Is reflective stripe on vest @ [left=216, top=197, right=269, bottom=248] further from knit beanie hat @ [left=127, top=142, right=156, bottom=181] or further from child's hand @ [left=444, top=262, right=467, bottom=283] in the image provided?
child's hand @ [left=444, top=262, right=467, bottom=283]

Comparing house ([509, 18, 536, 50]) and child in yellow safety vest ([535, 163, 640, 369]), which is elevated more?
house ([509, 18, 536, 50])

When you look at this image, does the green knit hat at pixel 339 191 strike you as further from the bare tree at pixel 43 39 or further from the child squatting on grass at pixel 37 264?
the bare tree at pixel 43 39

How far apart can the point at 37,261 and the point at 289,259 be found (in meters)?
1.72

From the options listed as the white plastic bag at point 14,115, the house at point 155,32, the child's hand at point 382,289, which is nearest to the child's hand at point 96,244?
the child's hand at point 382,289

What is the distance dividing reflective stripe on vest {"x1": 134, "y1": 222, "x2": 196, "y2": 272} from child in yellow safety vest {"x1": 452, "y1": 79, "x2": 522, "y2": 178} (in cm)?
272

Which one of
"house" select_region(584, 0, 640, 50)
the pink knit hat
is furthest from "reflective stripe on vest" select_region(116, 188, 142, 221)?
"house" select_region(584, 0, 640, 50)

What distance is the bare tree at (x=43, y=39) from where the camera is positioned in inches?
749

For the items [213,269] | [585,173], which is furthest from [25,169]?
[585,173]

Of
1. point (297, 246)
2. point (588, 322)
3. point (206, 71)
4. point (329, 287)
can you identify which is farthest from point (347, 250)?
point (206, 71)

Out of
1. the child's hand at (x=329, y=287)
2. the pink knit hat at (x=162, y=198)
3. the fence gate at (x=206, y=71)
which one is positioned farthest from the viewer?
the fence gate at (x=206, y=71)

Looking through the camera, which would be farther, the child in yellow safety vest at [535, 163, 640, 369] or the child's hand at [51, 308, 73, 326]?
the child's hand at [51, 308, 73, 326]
● ● ● ●
• **What you have to do**: Reproduce everything from the line containing "For the items" down to the last of the lines above, with no changes.

• **Exercise response**:
For the items [213,269] | [585,173], which is furthest from [25,169]?
[585,173]

Of
1. point (297, 246)
2. point (588, 322)
3. point (206, 71)
4. point (329, 287)
can you identify which is farthest from point (347, 250)?
point (206, 71)

Out of
1. the child's hand at (x=329, y=287)
2. the pink knit hat at (x=162, y=198)
3. the fence gate at (x=206, y=71)
which one is positioned farthest from the viewer?
the fence gate at (x=206, y=71)

Looking through the camera, which would be farther, the child in yellow safety vest at [535, 163, 640, 369] or the child's hand at [51, 308, 73, 326]?
the child's hand at [51, 308, 73, 326]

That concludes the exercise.